• **Textabschnitt**:
▼▼▼

Lehrbetrieb komplett auf digital umgestellt

Doch das stimmte nicht: Denn Weizmann hatte nicht nur angesagt, dass der persönliche Kontakt zwischen Studierenden und Lehrenden sofort zu beenden sei. Gleichzeitig liefen Planungen an, den Lehrbetrieb komplett auf digital umzustellen.

Wie schnell das an der Bucerius Law School mit ihren 600 Studierenden und 200 Mitarbeitern gehen kann, zeigte sich schon am 12.März. Eine Kleingruppe, in der bis zu 17 Menschen lernen, hatte die Anweisung des Geschäftsführers um 14 Uhr vom Campus vertrieben. „Eine halbe Stunde später haben die ihre Sitzung virtuell fortgesetzt. Die jungen Leute machen so etwas ganz selbstverständlich“, sagt Weizmann.

"Zeit"-Stiftung investiert seit Jahren in Digitalisierung

Seine Hochschule ist eines der Beispiele dafür, wie es funktionieren kann. Das liegt auch daran, dass die „Zeit“-Stiftung, die hinter der Bucerius Law School steckt, dieser seit vier Jahren verstärkt Geld für die Digitalisierung zur Verfügung stellt.

▲▲▲

• **Datenauszüge**:
▼▼▼

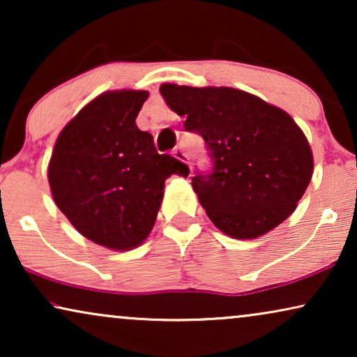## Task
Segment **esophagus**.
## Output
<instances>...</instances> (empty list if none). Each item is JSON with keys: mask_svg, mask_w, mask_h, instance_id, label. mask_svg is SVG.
Here are the masks:
<instances>
[{"mask_svg": "<svg viewBox=\"0 0 357 357\" xmlns=\"http://www.w3.org/2000/svg\"><path fill=\"white\" fill-rule=\"evenodd\" d=\"M172 154H174V158H175V159L182 160V162H185V164H188V155H187V154H185V153H183V151H182V149H180V148H178V149H175Z\"/></svg>", "mask_w": 357, "mask_h": 357, "instance_id": "1", "label": "esophagus"}]
</instances>
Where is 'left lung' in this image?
Segmentation results:
<instances>
[{
	"label": "left lung",
	"instance_id": "8db88e82",
	"mask_svg": "<svg viewBox=\"0 0 357 357\" xmlns=\"http://www.w3.org/2000/svg\"><path fill=\"white\" fill-rule=\"evenodd\" d=\"M187 131L206 141L213 170L192 187L214 226L257 238L291 216L309 187L314 155L289 114L232 87H159Z\"/></svg>",
	"mask_w": 357,
	"mask_h": 357
}]
</instances>
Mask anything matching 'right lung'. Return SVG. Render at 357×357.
I'll return each mask as SVG.
<instances>
[{"mask_svg":"<svg viewBox=\"0 0 357 357\" xmlns=\"http://www.w3.org/2000/svg\"><path fill=\"white\" fill-rule=\"evenodd\" d=\"M148 96L123 89L96 97L61 130L48 164L60 211L77 232L112 250L141 245L154 227L165 180L190 174L136 126Z\"/></svg>","mask_w":357,"mask_h":357,"instance_id":"right-lung-1","label":"right lung"}]
</instances>
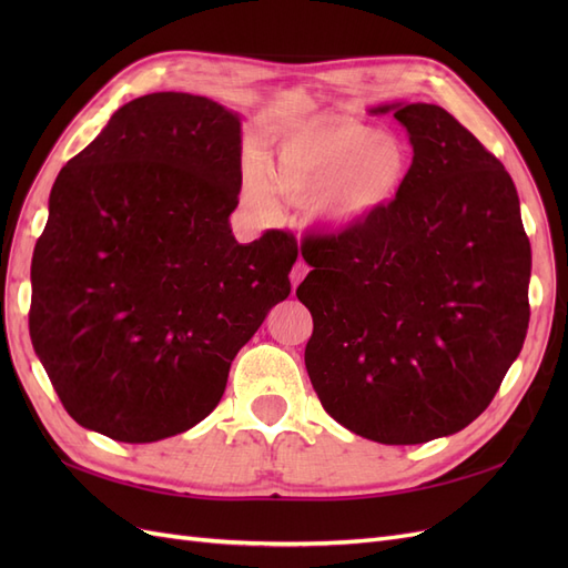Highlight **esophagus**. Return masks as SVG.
<instances>
[{
  "mask_svg": "<svg viewBox=\"0 0 568 568\" xmlns=\"http://www.w3.org/2000/svg\"><path fill=\"white\" fill-rule=\"evenodd\" d=\"M305 274H307V265H305L303 261H298V263L294 265V270H291V284H294V288L303 282Z\"/></svg>",
  "mask_w": 568,
  "mask_h": 568,
  "instance_id": "34e87169",
  "label": "esophagus"
}]
</instances>
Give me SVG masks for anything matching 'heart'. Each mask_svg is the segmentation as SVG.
Here are the masks:
<instances>
[{
  "label": "heart",
  "mask_w": 568,
  "mask_h": 568,
  "mask_svg": "<svg viewBox=\"0 0 568 568\" xmlns=\"http://www.w3.org/2000/svg\"><path fill=\"white\" fill-rule=\"evenodd\" d=\"M409 173V149L398 136L332 120L286 136L270 168L257 156L246 159L242 199L261 217L277 215V194L303 201L313 227L346 234L386 211Z\"/></svg>",
  "instance_id": "obj_1"
}]
</instances>
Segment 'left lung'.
Instances as JSON below:
<instances>
[{
    "mask_svg": "<svg viewBox=\"0 0 568 568\" xmlns=\"http://www.w3.org/2000/svg\"><path fill=\"white\" fill-rule=\"evenodd\" d=\"M412 173L386 211L305 239L296 288L313 315L305 367L348 432L415 445L469 426L528 329L530 244L505 165L436 104H382Z\"/></svg>",
    "mask_w": 568,
    "mask_h": 568,
    "instance_id": "8db88e82",
    "label": "left lung"
}]
</instances>
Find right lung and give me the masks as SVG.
<instances>
[{"label":"right lung","mask_w":568,"mask_h":568,"mask_svg":"<svg viewBox=\"0 0 568 568\" xmlns=\"http://www.w3.org/2000/svg\"><path fill=\"white\" fill-rule=\"evenodd\" d=\"M242 118L209 97L120 106L51 186L30 338L80 426L153 443L220 403L232 359L291 294L296 239L239 244Z\"/></svg>","instance_id":"obj_1"}]
</instances>
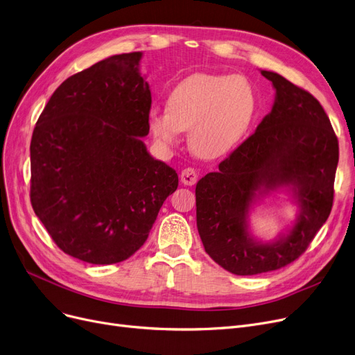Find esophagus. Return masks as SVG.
I'll return each mask as SVG.
<instances>
[{
  "label": "esophagus",
  "instance_id": "esophagus-1",
  "mask_svg": "<svg viewBox=\"0 0 355 355\" xmlns=\"http://www.w3.org/2000/svg\"><path fill=\"white\" fill-rule=\"evenodd\" d=\"M180 178H181V182L184 184V186H194L196 181H197V173H196V169H193V168L182 169Z\"/></svg>",
  "mask_w": 355,
  "mask_h": 355
}]
</instances>
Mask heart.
I'll return each mask as SVG.
<instances>
[{"mask_svg":"<svg viewBox=\"0 0 355 355\" xmlns=\"http://www.w3.org/2000/svg\"><path fill=\"white\" fill-rule=\"evenodd\" d=\"M168 109L149 112V129L165 148L181 142L200 158L216 159L232 152L248 133L258 112V94L243 75L193 73L169 91Z\"/></svg>","mask_w":355,"mask_h":355,"instance_id":"1","label":"heart"}]
</instances>
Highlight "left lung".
I'll list each match as a JSON object with an SVG mask.
<instances>
[{
  "label": "left lung",
  "mask_w": 355,
  "mask_h": 355,
  "mask_svg": "<svg viewBox=\"0 0 355 355\" xmlns=\"http://www.w3.org/2000/svg\"><path fill=\"white\" fill-rule=\"evenodd\" d=\"M271 112L219 171L196 186L197 229L210 258L229 272L254 275L297 259L327 222L334 202L340 157L338 139L320 103L277 72ZM277 191H287L300 210L295 222L272 241L250 232L253 207Z\"/></svg>",
  "instance_id": "8db88e82"
}]
</instances>
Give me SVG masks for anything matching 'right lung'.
<instances>
[{
	"mask_svg": "<svg viewBox=\"0 0 355 355\" xmlns=\"http://www.w3.org/2000/svg\"><path fill=\"white\" fill-rule=\"evenodd\" d=\"M142 55H113L69 76L30 144L33 210L60 250L89 264L133 255L178 187L175 169L142 141L152 103Z\"/></svg>",
	"mask_w": 355,
	"mask_h": 355,
	"instance_id": "obj_1",
	"label": "right lung"
}]
</instances>
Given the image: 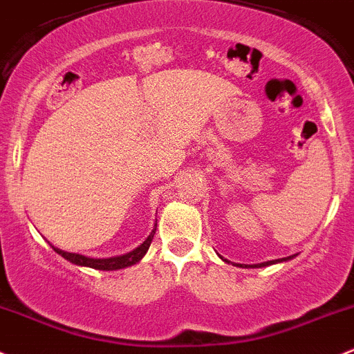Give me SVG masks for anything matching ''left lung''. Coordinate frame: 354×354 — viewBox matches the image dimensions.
Listing matches in <instances>:
<instances>
[{"mask_svg":"<svg viewBox=\"0 0 354 354\" xmlns=\"http://www.w3.org/2000/svg\"><path fill=\"white\" fill-rule=\"evenodd\" d=\"M287 259H290V257H286V259H281V260H287ZM281 260H270V262H263V263H260V266H252V267H263V266H270V263H275V262H281ZM225 262H228V260H225ZM230 263V262H228ZM240 267H243L242 263H240ZM247 267V266H245Z\"/></svg>","mask_w":354,"mask_h":354,"instance_id":"obj_1","label":"left lung"}]
</instances>
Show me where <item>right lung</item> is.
<instances>
[{
  "mask_svg": "<svg viewBox=\"0 0 354 354\" xmlns=\"http://www.w3.org/2000/svg\"><path fill=\"white\" fill-rule=\"evenodd\" d=\"M154 234H156V228L151 232V235L145 240V243H141V245L136 248V250L129 252V254H126V255H120V257H112V259H91V257H84V255H79V254H70V252H64V250H60V248H55L53 245L52 247L58 255H62V257L67 259L68 262L75 263V266L92 267V269H97V270H118V269H124V267L133 266V263L139 262V260L145 257L147 248H149L151 242H153Z\"/></svg>",
  "mask_w": 354,
  "mask_h": 354,
  "instance_id": "right-lung-1",
  "label": "right lung"
}]
</instances>
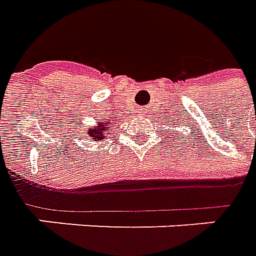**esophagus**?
I'll list each match as a JSON object with an SVG mask.
<instances>
[{
  "label": "esophagus",
  "mask_w": 256,
  "mask_h": 256,
  "mask_svg": "<svg viewBox=\"0 0 256 256\" xmlns=\"http://www.w3.org/2000/svg\"><path fill=\"white\" fill-rule=\"evenodd\" d=\"M142 113H144V112H142Z\"/></svg>",
  "instance_id": "obj_1"
}]
</instances>
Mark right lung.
<instances>
[{
  "mask_svg": "<svg viewBox=\"0 0 256 256\" xmlns=\"http://www.w3.org/2000/svg\"><path fill=\"white\" fill-rule=\"evenodd\" d=\"M108 121H112V120H108ZM110 130H112L110 122L103 121V122L96 124L95 128H90V130H88V134H90V136L92 140H103V139H104V135L110 134Z\"/></svg>",
  "mask_w": 256,
  "mask_h": 256,
  "instance_id": "right-lung-1",
  "label": "right lung"
}]
</instances>
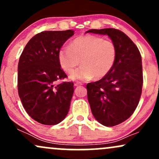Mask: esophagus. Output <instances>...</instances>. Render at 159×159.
<instances>
[{
    "instance_id": "esophagus-1",
    "label": "esophagus",
    "mask_w": 159,
    "mask_h": 159,
    "mask_svg": "<svg viewBox=\"0 0 159 159\" xmlns=\"http://www.w3.org/2000/svg\"><path fill=\"white\" fill-rule=\"evenodd\" d=\"M81 85V83H79V82H75V83L74 84V86L75 87H78V86Z\"/></svg>"
}]
</instances>
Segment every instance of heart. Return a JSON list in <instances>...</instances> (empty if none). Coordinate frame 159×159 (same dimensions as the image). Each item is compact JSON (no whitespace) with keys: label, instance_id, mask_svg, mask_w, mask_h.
Here are the masks:
<instances>
[{"label":"heart","instance_id":"b5f03b06","mask_svg":"<svg viewBox=\"0 0 159 159\" xmlns=\"http://www.w3.org/2000/svg\"><path fill=\"white\" fill-rule=\"evenodd\" d=\"M117 56L116 45L111 40L93 35L78 36L69 46L63 47L58 52L61 69L70 73L80 64L82 66L70 75L72 80L87 81L94 78L101 79L112 69Z\"/></svg>","mask_w":159,"mask_h":159}]
</instances>
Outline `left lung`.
<instances>
[{"label": "left lung", "mask_w": 159, "mask_h": 159, "mask_svg": "<svg viewBox=\"0 0 159 159\" xmlns=\"http://www.w3.org/2000/svg\"><path fill=\"white\" fill-rule=\"evenodd\" d=\"M87 33L107 35L117 48L110 72L87 85L94 117L105 126H114L129 119L139 103L143 86L141 55L132 39L117 29H91Z\"/></svg>", "instance_id": "8db88e82"}]
</instances>
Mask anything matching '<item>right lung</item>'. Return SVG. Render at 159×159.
<instances>
[{
  "mask_svg": "<svg viewBox=\"0 0 159 159\" xmlns=\"http://www.w3.org/2000/svg\"><path fill=\"white\" fill-rule=\"evenodd\" d=\"M74 30L43 31L29 40L18 65V92L29 116L44 125H57L64 120L74 93L58 61V52Z\"/></svg>",
  "mask_w": 159,
  "mask_h": 159,
  "instance_id": "1",
  "label": "right lung"
}]
</instances>
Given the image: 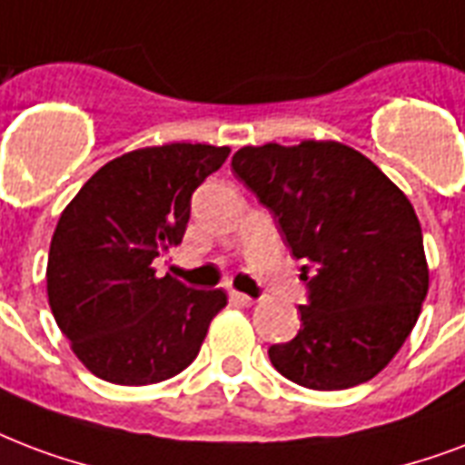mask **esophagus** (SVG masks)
Instances as JSON below:
<instances>
[{"instance_id": "esophagus-1", "label": "esophagus", "mask_w": 465, "mask_h": 465, "mask_svg": "<svg viewBox=\"0 0 465 465\" xmlns=\"http://www.w3.org/2000/svg\"><path fill=\"white\" fill-rule=\"evenodd\" d=\"M229 300H232L233 304H239V307H251V304L256 302L253 297L243 295V292H229Z\"/></svg>"}]
</instances>
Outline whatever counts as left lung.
I'll use <instances>...</instances> for the list:
<instances>
[{"label": "left lung", "instance_id": "left-lung-1", "mask_svg": "<svg viewBox=\"0 0 465 465\" xmlns=\"http://www.w3.org/2000/svg\"><path fill=\"white\" fill-rule=\"evenodd\" d=\"M233 175L302 258L300 331L272 343L280 375L310 390L361 385L388 366L430 290L420 219L375 163L336 141L246 146Z\"/></svg>", "mask_w": 465, "mask_h": 465}]
</instances>
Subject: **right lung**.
<instances>
[{"mask_svg": "<svg viewBox=\"0 0 465 465\" xmlns=\"http://www.w3.org/2000/svg\"><path fill=\"white\" fill-rule=\"evenodd\" d=\"M226 155V146L204 143L131 151L102 165L60 214L48 302L77 359L102 381L151 385L197 359L226 295L155 278L151 263L183 241L193 193Z\"/></svg>", "mask_w": 465, "mask_h": 465, "instance_id": "add662e5", "label": "right lung"}]
</instances>
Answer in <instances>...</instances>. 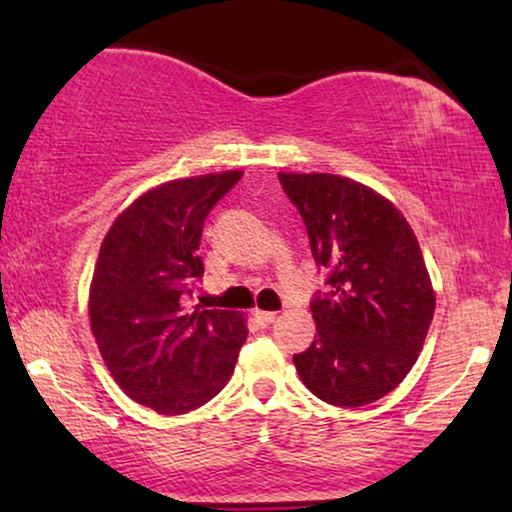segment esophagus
Segmentation results:
<instances>
[{
	"label": "esophagus",
	"instance_id": "34e87169",
	"mask_svg": "<svg viewBox=\"0 0 512 512\" xmlns=\"http://www.w3.org/2000/svg\"><path fill=\"white\" fill-rule=\"evenodd\" d=\"M254 319L258 321L261 326H268L272 321L277 319V312H268V310H254Z\"/></svg>",
	"mask_w": 512,
	"mask_h": 512
}]
</instances>
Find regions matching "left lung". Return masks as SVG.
<instances>
[{"label": "left lung", "instance_id": "obj_1", "mask_svg": "<svg viewBox=\"0 0 512 512\" xmlns=\"http://www.w3.org/2000/svg\"><path fill=\"white\" fill-rule=\"evenodd\" d=\"M312 256L331 272L312 303L317 338L293 356L321 401L361 408L405 380L429 333L436 291L410 223L370 186L340 174L279 172Z\"/></svg>", "mask_w": 512, "mask_h": 512}]
</instances>
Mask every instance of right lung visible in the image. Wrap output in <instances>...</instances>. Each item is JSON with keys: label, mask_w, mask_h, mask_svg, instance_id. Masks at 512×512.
<instances>
[{"label": "right lung", "mask_w": 512, "mask_h": 512, "mask_svg": "<svg viewBox=\"0 0 512 512\" xmlns=\"http://www.w3.org/2000/svg\"><path fill=\"white\" fill-rule=\"evenodd\" d=\"M242 170L165 181L132 200L104 235L88 293L104 366L132 401L184 415L226 387L247 319L188 307L202 277V226Z\"/></svg>", "instance_id": "right-lung-1"}]
</instances>
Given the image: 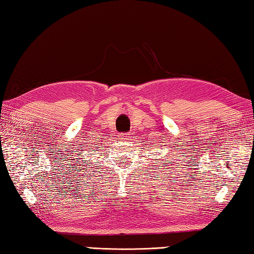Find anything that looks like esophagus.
Segmentation results:
<instances>
[{"mask_svg":"<svg viewBox=\"0 0 254 254\" xmlns=\"http://www.w3.org/2000/svg\"><path fill=\"white\" fill-rule=\"evenodd\" d=\"M130 135H129V133H121V135H119V139L121 140H130Z\"/></svg>","mask_w":254,"mask_h":254,"instance_id":"obj_1","label":"esophagus"}]
</instances>
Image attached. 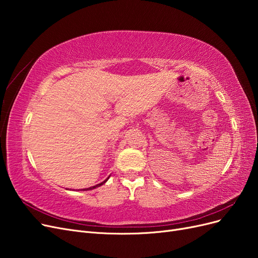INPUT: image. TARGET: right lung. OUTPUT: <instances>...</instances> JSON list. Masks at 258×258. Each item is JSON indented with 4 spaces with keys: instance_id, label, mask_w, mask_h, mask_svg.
<instances>
[{
    "instance_id": "obj_1",
    "label": "right lung",
    "mask_w": 258,
    "mask_h": 258,
    "mask_svg": "<svg viewBox=\"0 0 258 258\" xmlns=\"http://www.w3.org/2000/svg\"><path fill=\"white\" fill-rule=\"evenodd\" d=\"M106 181H107V179H105V181H104V182H102V183H101V184H98V185H96V186H93L92 188H96V187H98V186H101V185H102L103 183H105ZM90 188H91V187H90ZM83 190H87V189H83Z\"/></svg>"
}]
</instances>
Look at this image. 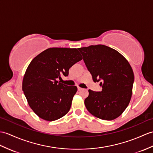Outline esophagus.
I'll return each mask as SVG.
<instances>
[{
    "mask_svg": "<svg viewBox=\"0 0 153 153\" xmlns=\"http://www.w3.org/2000/svg\"><path fill=\"white\" fill-rule=\"evenodd\" d=\"M77 90L79 91H81V90H83V88H81V87H77Z\"/></svg>",
    "mask_w": 153,
    "mask_h": 153,
    "instance_id": "esophagus-1",
    "label": "esophagus"
}]
</instances>
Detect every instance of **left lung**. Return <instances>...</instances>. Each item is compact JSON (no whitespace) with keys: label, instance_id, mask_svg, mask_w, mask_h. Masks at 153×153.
<instances>
[{"label":"left lung","instance_id":"8db88e82","mask_svg":"<svg viewBox=\"0 0 153 153\" xmlns=\"http://www.w3.org/2000/svg\"><path fill=\"white\" fill-rule=\"evenodd\" d=\"M94 82L101 81L102 90H88L85 100L92 115L106 120L122 114L129 104L134 81V72L128 60L117 51L104 45L78 49Z\"/></svg>","mask_w":153,"mask_h":153}]
</instances>
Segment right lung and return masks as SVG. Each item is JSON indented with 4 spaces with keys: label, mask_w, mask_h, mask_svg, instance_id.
<instances>
[{
    "label": "right lung",
    "mask_w": 153,
    "mask_h": 153,
    "mask_svg": "<svg viewBox=\"0 0 153 153\" xmlns=\"http://www.w3.org/2000/svg\"><path fill=\"white\" fill-rule=\"evenodd\" d=\"M82 59L76 48H53L44 51L28 65L22 88L28 105L41 119L53 121L69 111L76 86L62 83L69 69Z\"/></svg>",
    "instance_id": "right-lung-1"
}]
</instances>
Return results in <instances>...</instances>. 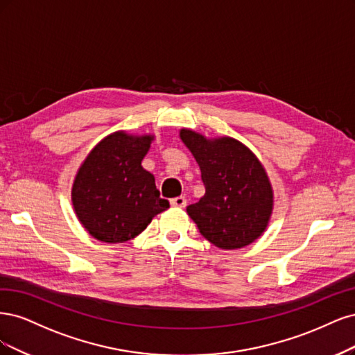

▲▲▲

• **Gestellte Aufgabe**: Führe den Textabschnitt über die Umstellung der Bucerius Law School auf digitalen Lehrbetrieb im Anschluss an seinen letzten Satz weiter.

• **Übungsergebnis**:
So war es für das Team von Weizmann kein Problem, alle Studierenden, Professoren und Mitarbeiter per Mail über die neue Situation zu informieren, und den Lehrbetrieb innerhalb kürzester Zeit so fortzusetzen, als würde es Corona gar nicht geben. In den vergangenen zwei Wochen bestand der Hochschulbetrieb aus 606 virtuellen Meetings mit 4050 Teilnehmern, die zusammen auf 295.045 Meeting-Minuten kamen.

Selbst Klausuren wurden wie geplant durchgeführt. „Wir haben die Studierenden gefragt, ob sie die Klausuren jetzt von zu Hause schreiben oder nach dem Ende der Coronakrise nachholen wollen“, sagt Weizmann. Nur 21 hätten sich für die zweite Variante entschieden. Die anderen bekamen die Aufgaben über eine Prüfungssoftware auf ihre privaten Rechner geschickt, hatten dann drei Stunden Zeit, um sie zu bearbeiten, und 15 Minuten, um die Ergebnisse hochzuladen.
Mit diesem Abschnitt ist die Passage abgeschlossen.